Labelling in Document understanding

AbarnaKalaiselvam · February 5, 2024, 5:00pm

I want to extract the filed Elements, Minimum, Maximum and actual.
while labelling data it extracts all the data in same column… how to extract as a separate row

Anil_G · February 5, 2024, 6:48pm

@AbarnaKalaiselvam

If its table then you need to indicate the separate columns also…

Do you need element as separate column and all? If ao it might not be extracting like that

Cheers

jose.ordonez1 · February 5, 2024, 7:16pm

Hi Abarna,
Please check the following link about labeling Documents in Document Manager.
Link: Document Understanding - Label Documents

Cheers!

AbarnaKalaiselvam · February 6, 2024, 5:25am

@Anil_G

I need to extract the elements under the column in different row(one item for a row)
likewise the other.
but it group in to single cell.

Anil_G · February 6, 2024, 5:30am

@AbarnaKalaiselvam

Thats because you defined element as a column…

You need to define the actual columns…then you would get eqch in different column and element in one row etc

Cheers

srinivasmarneni · February 6, 2024, 5:33am

Hi, Follow below steps

To extract data as separate rows from a structured document like the one you’re describing, you can use UiPath Document Understanding. Here’s how to approach the labeling process:

Step 1: Define Your Extraction Schema

Open the Document Understanding ML Extractor Trainer.
Define your data schema to include the fields you want to extract: Elements, Minimum, Maximum, and Actual.

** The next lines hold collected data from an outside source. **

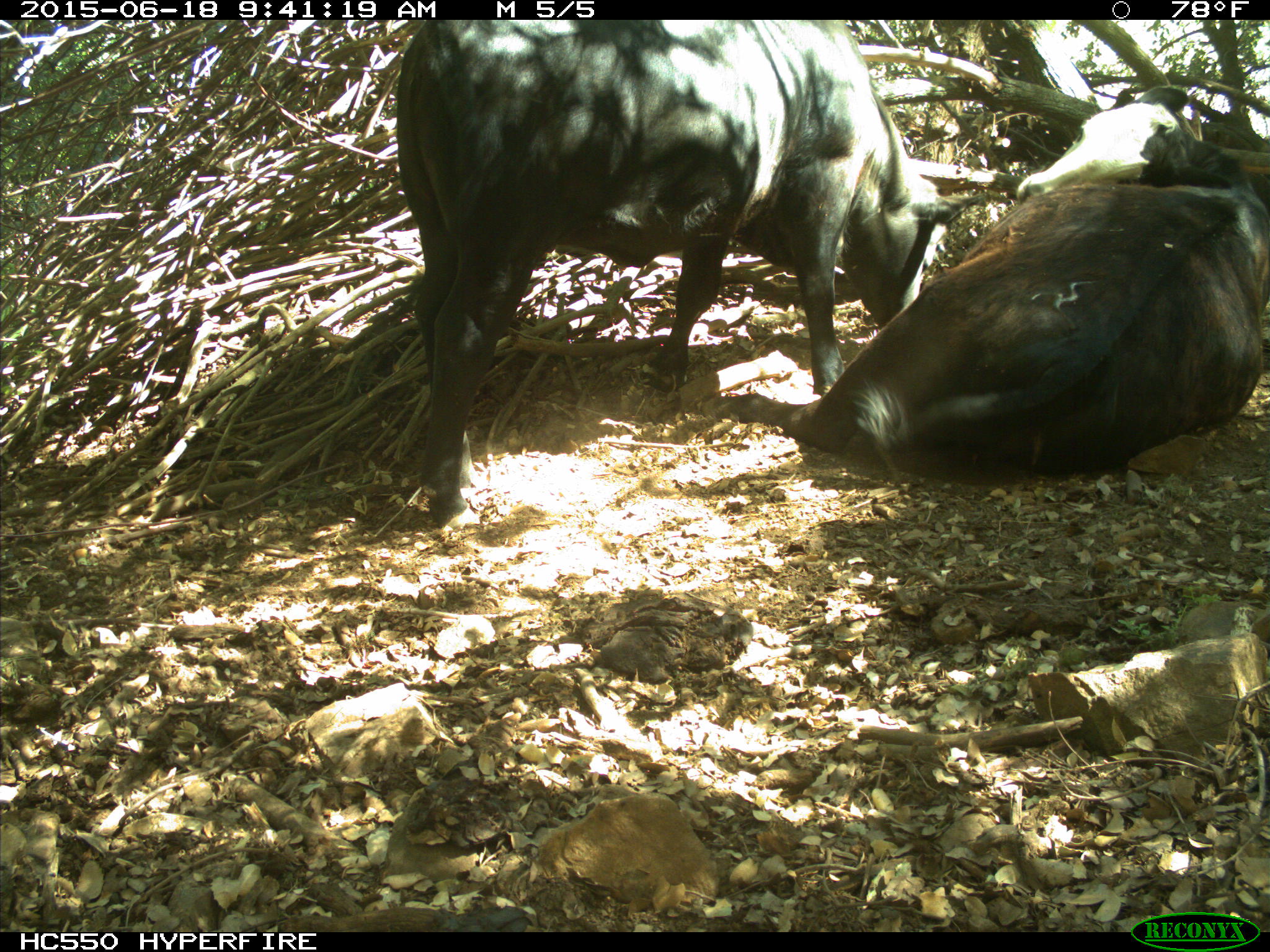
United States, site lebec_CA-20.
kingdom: Animalia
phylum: Chordata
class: Mammalia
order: Artiodactyla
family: Bovidae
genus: Bos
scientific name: Bos taurus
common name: domestic cow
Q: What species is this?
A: Bos taurus (domestic cow).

Step 2: Digitize the Document

Use the ‘Digitize Document’ activity to convert the PDF into a machine-readable format.

Step 3: Present Validation Station

Use the ‘Present Validation Station’ activity to manually validate and correct the extracted information.
During validation, ensure that each value is labeled correctly according to the schema you’ve defined.

Step 4: Labeling for Separate Rows

When labeling, if the values are extracted in the same column but need to be separate rows, you should label each value individually.
Depending on how the Document Understanding framework processes your document, you might need to adjust the data definition for each field to specify that the values should be captured as separate items.

Step 5: Train Your Model

After labeling, train your model with the labeled data. This helps the ML model to learn the correct structure and improve extraction accuracy.

Step 6: Apply Trained Model

Once trained, apply the trained ML model to extract data from similar documents using the ‘Machine Learning Extractor’ activity.

Step 7: Data Extraction for Separate Rows

Use the ‘Data Extraction Scope’ activity with the trained ML model to extract the data from new documents.
The ‘ExtractedDataTable’ variable will hold the extracted data where each row corresponds to one set of Elements, Minimum, Maximum, and Actual.

Step 8: Review and Adjust

After extraction, review the results. If the data is not being extracted as separate rows, you may need to go back and adjust the labeling or the schema definition.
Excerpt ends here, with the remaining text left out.